## fast bit mask from a number

21 posts / 0 new
Author
Message

Ok I'm still playing with the AVR emulator on a AVR, and I want a fast way to make a bit mask.
So I want to make this mapping :
xxxxx000 -> 00000001
xxxxx001 -> 00000010
xxxxx010 -> 00000100
xxxxx011 -> 00001000
xxxxx100 -> 00010000
xxxxx101 -> 00100000
xxxxx110 -> 01000000
xxxxx111 -> 10000000

The best code I can think of is this:

R0 holds a number 0..7 (best if high 5 bits are don't care)
R17 get's the result

ldi r17,1
sbrc r0,1
ldi r17,4
sbrc r0,0
sbrc r0,2
swap r17

Any better way ?

Jens

table lookup?

hehehe, There was a "fastest" thread about this a while back. And the solution you have above is exactly what Chuck and myself arrived at (only the registers used are different, and you used add r17,r17 instead of shl r17 which has the exact same effect). It is likely as optimal as you'll ever get. It's already faster than a table lookup, if you do all the necessary checking. (still faster even if you don't, in most cases)

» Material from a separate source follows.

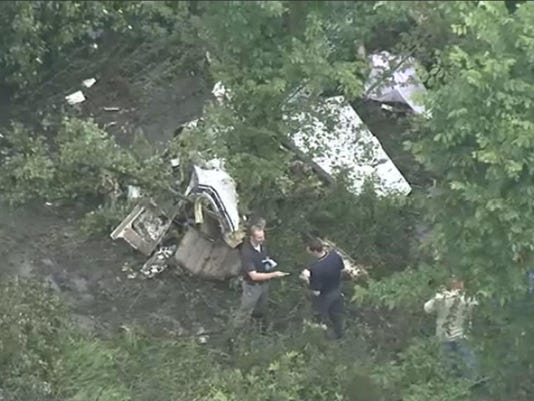 Springfield Township plane crash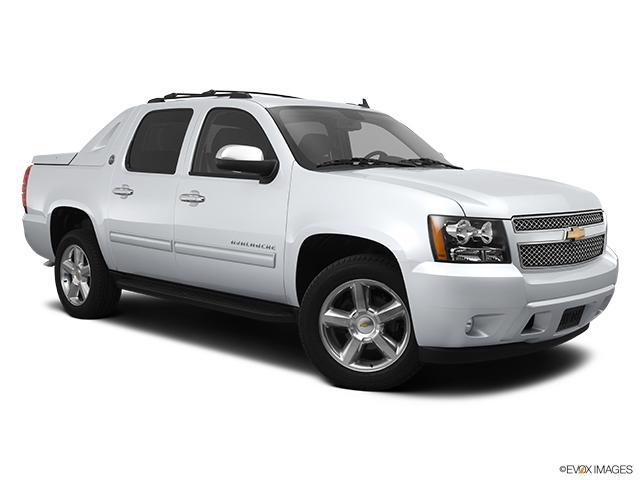 2013 Chevrolet Avalanche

If you ask me this is the fastest, most elegant, and most compact code to do this. You can shave off a few cycles with a table approach, but you have to cut corners to do it, and limiting the input to the 0-7 range is one of them.

https://www.avrfreaks.net/index.p...

Writing code is like having sex.... make one little mistake, and you're supporting it for life.

Last Edited: Wed. Dec 12, 2007 - 05:43 AM

That really depends on what you mean by "better" (faster, less room, more elegant).

Regards,
Steve A.

The Board helps those that help themselves.

in c
you would

r17 = 1<<r0;// shift left 1 r0 times

AVR has an LSL instruction but only shift by one place,
perhaps you could create a loop around the LSL?

Troy

to steve
Better means faster faster

Glitch
And that got me thinking, I have no problem to make a 8 byte RAM lookup (and that way I don't need to use Z as for LPM)
So If I save the lookup addr in R6 and r7 the code can be
MOVW X,r6
ADD XL,r16 ; no page change
LD R17,X

From 7 to 4 CLK

Jens
A dane in Seattle

Quote:
and you used add r17,r17 instead of shl r17 which has the exact same effect

Not only the same effect, but the same opcode. The assembler converts LSL r17 to ADD r17, r17.

Regards,
Steve A.

The Board helps those that help themselves.

As long as you you can GUARANTEE that the table is aligned on an 8 byte boundary AND that the value in R16 never exceeds 7.

Table alignment is easy. But guaranteeing the range of the value likely means you're masking it somewhere (min 1 cycle), so your 4 clocks is misleading. You're also not counting the loading of the table address into r6:r7 (min 2 cycles)

The original code posted needs no loads, and is not affected by values greater than 7 in r16.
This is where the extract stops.